Green synthesis of β-CoMoO4 nanowires catalyst for organic dye photodegradation

This paper presents a simple and low-cost one-step synthesis method of cobalt molybdates. Several structural, optical, and catalytic characterization techniques are used in synergy to highlight the properties of the synthesized material. EDX, FTIR, and X-ray diffraction analysis confirmed the formation of the pure β-CoMoO4 phase. The obtained β-CoMoO4 particles are polydisperse with quasi-agglomerated nanowires shape and the diameters are estimated in the range (115 ± 22) nm by atomic force microscopy (AFM). In addition, the band gap energy, Eg = 2.81 eV, shows that β-CoMoO4 nanowires can absorb in the near-UV visible range and act as a photocatalyst. A photocatalytic activity against methylene blue (MB) degradation of up to 52 % was observed under visible light irradiation.
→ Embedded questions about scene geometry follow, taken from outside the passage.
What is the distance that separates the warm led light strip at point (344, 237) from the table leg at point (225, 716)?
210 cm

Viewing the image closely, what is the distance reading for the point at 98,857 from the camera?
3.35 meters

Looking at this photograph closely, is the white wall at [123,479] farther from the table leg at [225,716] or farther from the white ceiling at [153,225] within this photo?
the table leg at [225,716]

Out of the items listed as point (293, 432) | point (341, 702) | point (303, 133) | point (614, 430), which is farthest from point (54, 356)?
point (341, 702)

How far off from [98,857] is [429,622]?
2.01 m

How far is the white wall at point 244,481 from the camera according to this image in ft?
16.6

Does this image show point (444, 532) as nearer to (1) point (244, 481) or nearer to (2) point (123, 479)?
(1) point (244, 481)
As a result, a pseudo-first-order kinetic rate constant of MB photodegradation, in the presence of β-CoMoO4 nanowires, was estimated to be 0.013 min−1. The photodegradation efficiency of the synthesized material could be mainly related to the positions of the conduction (ECB = 0.23 eV) and valence (EVB = 3.04 eV) potential energies, which are favorable to the generation of reactive oxygen species (ROS). Moreover, the sample was recovered from the solution by simple centrifugation and reused three times without significant loss in photocatalytic activity. We experimentally prove that the synthesized nanowires show strong photodegradation efficiency and photocatalytic stability for three consecutive cycles.